From the Guidelines
For a non-displaced oblique fracture involving the carpometacarpal (CMC) joint in the right hand that is not an avulsion fracture, the recommended management is conservative treatment with immobilization. The patient should be placed in a short arm thumb spica cast or a prefabricated thumb spica splint for 4-6 weeks. This immobilization should include the wrist in slight extension, the thumb in slight abduction, and the metacarpophalangeal joint in slight flexion to maintain proper alignment while healing occurs. Pain management should include acetaminophen 500-1000mg every 6 hours as needed, or ibuprofen 400-600mg every 6-8 hours with food if there are no contraindications. Elevation of the hand above heart level and application of ice for 15-20 minutes several times daily for the first 48-72 hours will help reduce swelling. Follow-up radiographs should be obtained at 1-2 weeks to ensure the fracture remains non-displaced. After the immobilization period, gentle range of motion exercises should be initiated, followed by progressive strengthening exercises. This conservative approach is supported by the principle that simple immobilization is appropriate when fracture fragments are small, nonarticular, or minimally displaced, as stated in the study by the American College of Foot and Ankle Surgeons 1. Although this study is from 2002 and focused on heel pain, the general principle of immobilization for non-displaced fractures applies to other areas, including the CMC joint.
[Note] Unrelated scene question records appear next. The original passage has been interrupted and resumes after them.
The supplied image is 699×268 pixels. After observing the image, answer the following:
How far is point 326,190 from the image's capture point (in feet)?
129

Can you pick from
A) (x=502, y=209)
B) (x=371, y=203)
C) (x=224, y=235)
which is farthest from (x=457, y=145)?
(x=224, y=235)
Key considerations in managing this type of fracture include:
- Maintaining proper alignment to ensure functional recovery
- Providing adequate pain management to improve patient comfort and compliance with immobilization
- Monitoring for any signs of displacement or complications that might necessitate a change in treatment approach.
From the Research
Management of Oblique Fracture Involving the CMC Joint
- The provided studies do not directly address the management of an oblique fracture involving the CMC joint in the right hand that is non-displaced and not an avulsion fracture 2, 3, 4.
- However, the studies discuss the use of splinting for the management of thumb carpometacarpal joint osteoarthritis, which may be relevant to the management of fractures in this area.
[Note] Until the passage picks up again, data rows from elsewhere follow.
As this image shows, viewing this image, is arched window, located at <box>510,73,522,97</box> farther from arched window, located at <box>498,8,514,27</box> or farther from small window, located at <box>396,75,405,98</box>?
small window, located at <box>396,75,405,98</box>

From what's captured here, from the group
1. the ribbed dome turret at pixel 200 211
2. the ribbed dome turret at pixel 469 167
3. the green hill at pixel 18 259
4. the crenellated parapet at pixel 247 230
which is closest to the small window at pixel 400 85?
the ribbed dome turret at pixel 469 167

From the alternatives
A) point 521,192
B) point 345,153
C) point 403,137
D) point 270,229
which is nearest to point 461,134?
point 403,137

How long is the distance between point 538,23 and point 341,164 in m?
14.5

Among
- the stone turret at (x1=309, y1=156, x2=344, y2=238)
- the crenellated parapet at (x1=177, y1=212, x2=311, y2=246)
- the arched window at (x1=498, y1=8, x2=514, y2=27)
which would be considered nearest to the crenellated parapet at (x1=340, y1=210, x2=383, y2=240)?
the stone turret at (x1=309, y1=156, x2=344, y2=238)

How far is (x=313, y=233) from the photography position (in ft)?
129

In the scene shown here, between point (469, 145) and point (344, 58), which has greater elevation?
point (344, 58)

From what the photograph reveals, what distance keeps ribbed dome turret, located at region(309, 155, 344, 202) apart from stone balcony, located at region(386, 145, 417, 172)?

- According to the studies, splinting can be effective in reducing pain and improving function in patients with thumb carpometacarpal osteoarthritis 2, 3, 4.
- The studies compared the effectiveness of custom-made versus prefabricated thumb splints, and found that both types of splints can be effective in improving pain and function, although prefabricated splints may be more effective in reducing disability scores 3.
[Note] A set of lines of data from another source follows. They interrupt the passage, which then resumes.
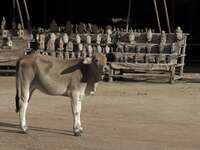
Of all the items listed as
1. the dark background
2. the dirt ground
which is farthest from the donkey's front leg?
the dark background

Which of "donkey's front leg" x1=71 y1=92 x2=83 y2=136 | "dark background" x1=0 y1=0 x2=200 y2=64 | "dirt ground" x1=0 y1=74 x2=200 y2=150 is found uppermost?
"dark background" x1=0 y1=0 x2=200 y2=64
- The use of splinting for the management of fractures in the CMC joint may be considered, although the evidence is not directly applicable to this specific condition 2, 3, 4.
Considerations for Management
- The management of an oblique fracture involving the CMC joint in the right hand that is non-displaced and not an avulsion fracture may involve immobilization and splinting to allow for proper healing.
- The choice of splint and the duration of immobilization will depend on the specific characteristics of the fracture and the patient's overall health.
- Further research is needed to determine the most effective management strategies for this specific type of fracture 2, 3, 4.